Source data

+ + + + +

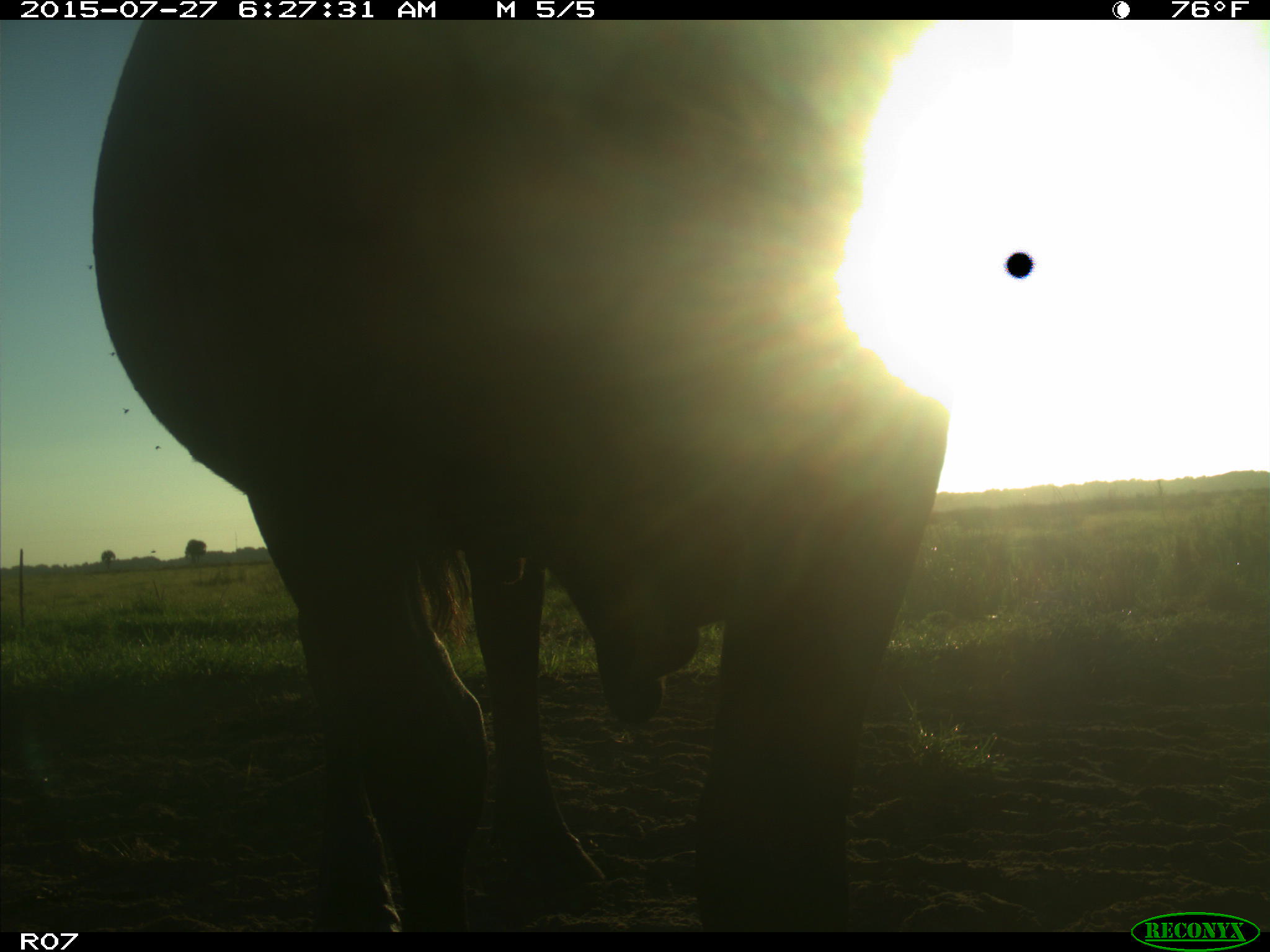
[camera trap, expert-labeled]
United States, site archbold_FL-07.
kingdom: Animalia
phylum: Chordata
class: Mammalia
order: Artiodactyla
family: Bovidae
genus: Bos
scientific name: Bos taurus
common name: domestic cow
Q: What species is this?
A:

+ + + + +

● Task to carry out
Your output should be the lines from the one with "scientific name: Bos taurus" through the end of the records above, copied exactly.

● Result
scientific name: Bos taurus
common name: domestic cow
Q: What species is this?
A:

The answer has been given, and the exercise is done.